This time, I was right. Trying to collect an item of the altar, which is the objective of a quest I have, summons a huge group of skeletons and clergy. It’s way to difficult for my party to clear right now. Heck, even getting near the altar at all triggers the trap.
I decide to postpone this for now and explore the remainder of the dungeon first.
The southern wing
The last wing I haven’t visited also has a set of locked doors.
This time, however, there is also a long winding passage that ends with a statue.
Searching it gives me a key which opens one of the doors, leading to a treasure room.
It also summons a respectable group of enemies which I need to clear, but at least that’s part is doable, compared to the altar room.
The chest, other than being trapped, contains the Bathhouse Key. I have no idea which one of the rooms is the bathhouse, but we can always try them all.
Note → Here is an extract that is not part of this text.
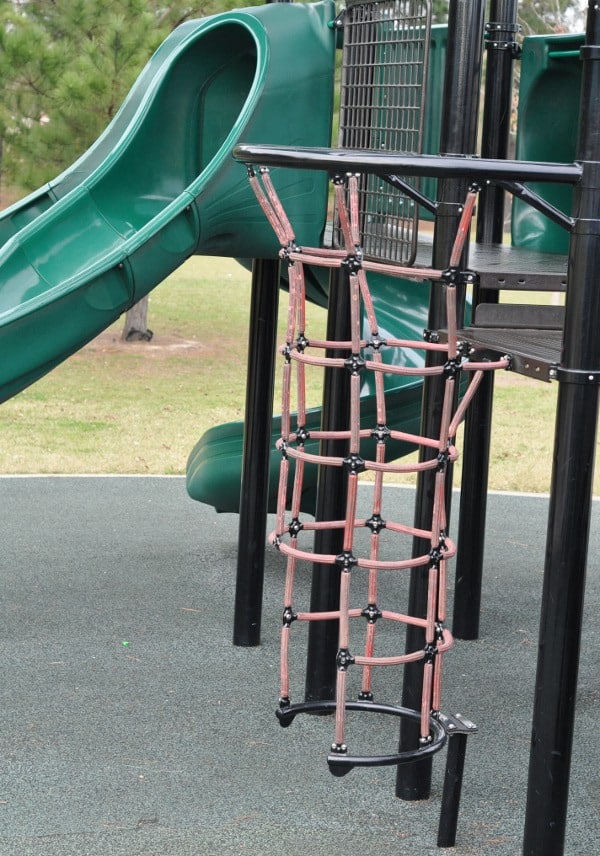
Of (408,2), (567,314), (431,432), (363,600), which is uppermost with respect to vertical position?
(408,2)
It ends up opening one of the rooms in the northern wing, which really does look like a bathhouse, and contains another chest, this time with the Storage Key.
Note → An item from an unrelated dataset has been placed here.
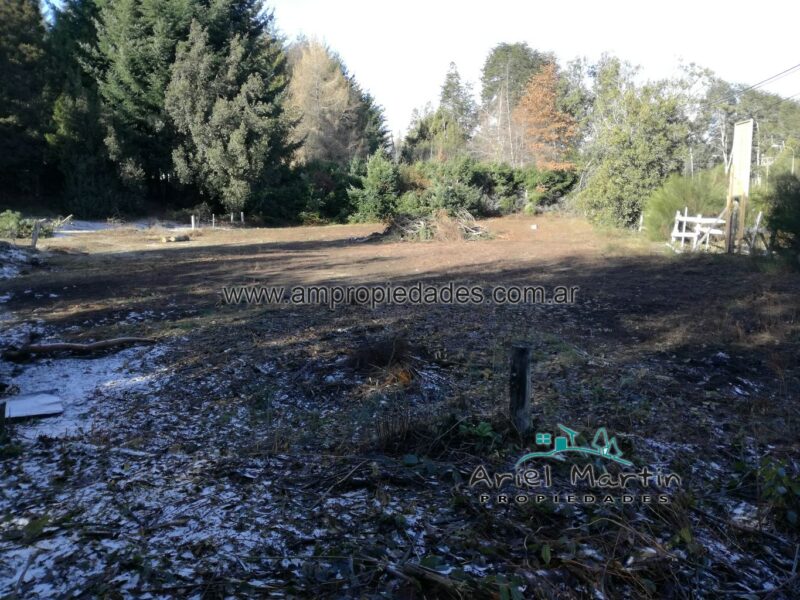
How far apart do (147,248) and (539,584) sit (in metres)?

The Storage Room is in the southern wing and doesn’t look that much different than the first room I unlocked. The chest there summons more enemies and contains the Secret Door Key.
Now this is where I run into a problem. The last remaining door doesn’t open with the new key. Based on the item name, it’s obvious what kind of door it has to be, but I look everywhere and can’t find it.
I guess that means it’s time for a big fight at the altar room.
The altar room
I clear out the few remaining clerics and priests and carefully loot all the corpses without triggering the altar trap.
Just as I’m about to get ready for the big battle, I notice something behind the altar.
If that’s not a secret door, I don’t know what is.
The door opens a passage which leads me to the two otherwise unreachable walkways at the northern and southern edges of the altar room. This will be extremely convenient to at least pick off the melee monsters that get summoned from a safe distance.
I reach two conclusions from this:
- I’m supposed to rely on ranged attacks
- The reward for solving the key puzzle was mostly to make the big battle at the altar room easier.
Time for the big fight.
I go to the altar and try to pick up the item, except it’s not an item, it’s just a gong. Curse you, ancient computer graphics!
My goal is the same, though. I ring the gong and make a run for it through the secret passage and to the northern walkway. When I get there, I realize it’s better than I thought.
All of the enemies are skeletons, so they don’t have ranged attacks.
It takes a while, but I clear them without any difficulties.
I take the gong (it actually was an item) and now I’m confused.
The quest I’m on requires me to find a Chime, not a Gong.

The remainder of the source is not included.